NO BASIS FOR CREDIT SCORE BAN

February 21, 2005

Texas Insurance Commissioner José Montemayor in late January delivered to Gov. Rick Perry and the Texas Legislature the final report on a credit scoring study conducted by the Texas Department of Insurance. In a letter introducing the study, Montemayor told lawmakers that after reviewing the results he concluded the use of credit scores in insurance rating “is not unfairly discriminatory as defined in current law because credit scoring is not based on race, nor is it a precise indicator of one’s race.” He added that “credit scoring significantly improves pricing accuracy when combined with other rating variables in predicting risk” and he had no “legal basis” upon which to support a ban of the practice.

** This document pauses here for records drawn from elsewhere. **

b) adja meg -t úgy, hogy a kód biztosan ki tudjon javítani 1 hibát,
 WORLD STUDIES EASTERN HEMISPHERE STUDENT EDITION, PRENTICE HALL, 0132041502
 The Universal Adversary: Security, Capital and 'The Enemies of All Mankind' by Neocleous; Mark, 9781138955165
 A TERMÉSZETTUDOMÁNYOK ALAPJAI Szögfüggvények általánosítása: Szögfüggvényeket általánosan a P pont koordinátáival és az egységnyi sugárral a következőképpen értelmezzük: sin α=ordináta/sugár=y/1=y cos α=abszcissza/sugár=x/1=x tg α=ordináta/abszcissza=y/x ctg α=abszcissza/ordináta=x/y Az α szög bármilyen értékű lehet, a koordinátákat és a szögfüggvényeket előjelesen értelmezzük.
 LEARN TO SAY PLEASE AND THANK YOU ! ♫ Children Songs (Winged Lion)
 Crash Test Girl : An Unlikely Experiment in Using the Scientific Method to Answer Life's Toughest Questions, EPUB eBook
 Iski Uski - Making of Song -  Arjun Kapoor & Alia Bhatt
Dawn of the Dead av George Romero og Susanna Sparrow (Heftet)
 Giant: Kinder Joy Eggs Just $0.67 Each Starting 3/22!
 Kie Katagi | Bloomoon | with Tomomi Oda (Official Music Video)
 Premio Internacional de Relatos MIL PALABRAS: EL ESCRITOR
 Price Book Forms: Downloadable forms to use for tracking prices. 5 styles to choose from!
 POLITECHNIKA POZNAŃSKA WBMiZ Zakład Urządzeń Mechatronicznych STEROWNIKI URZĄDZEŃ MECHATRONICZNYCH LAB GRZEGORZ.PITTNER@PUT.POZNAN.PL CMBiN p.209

“The first phase of the analysis, published December 31, 2004, indicated that credit scoring is correlated to risk,” Montemayor stated in the letter. It “also indicated that certain age, income and race groups tended to have worse credit scores, though not all minorities have bad credit scores,” the commissioner said.

The second phase “evaluates if, and to what extent, credit scoring enables an insurer to more accurately predict losses when used in conjunction with other variables,” he continued. “Overall, the second phase indicates that credit scoring significantly improves pricing accuracy when combined with other rating variables in predicting risk.”

Montemayor noted that, “Prior to the study, my initial suspicions were that while there may be a correlation to risk, credit scoring’s value in pricing and underwriting risk was superficial, supported by the strength of other risk variables.” But, he said, the study “did not support those initial suspicions.”

A link to the credit scoring study is available on TDI’s Web site at www.tdi.state.tx.us.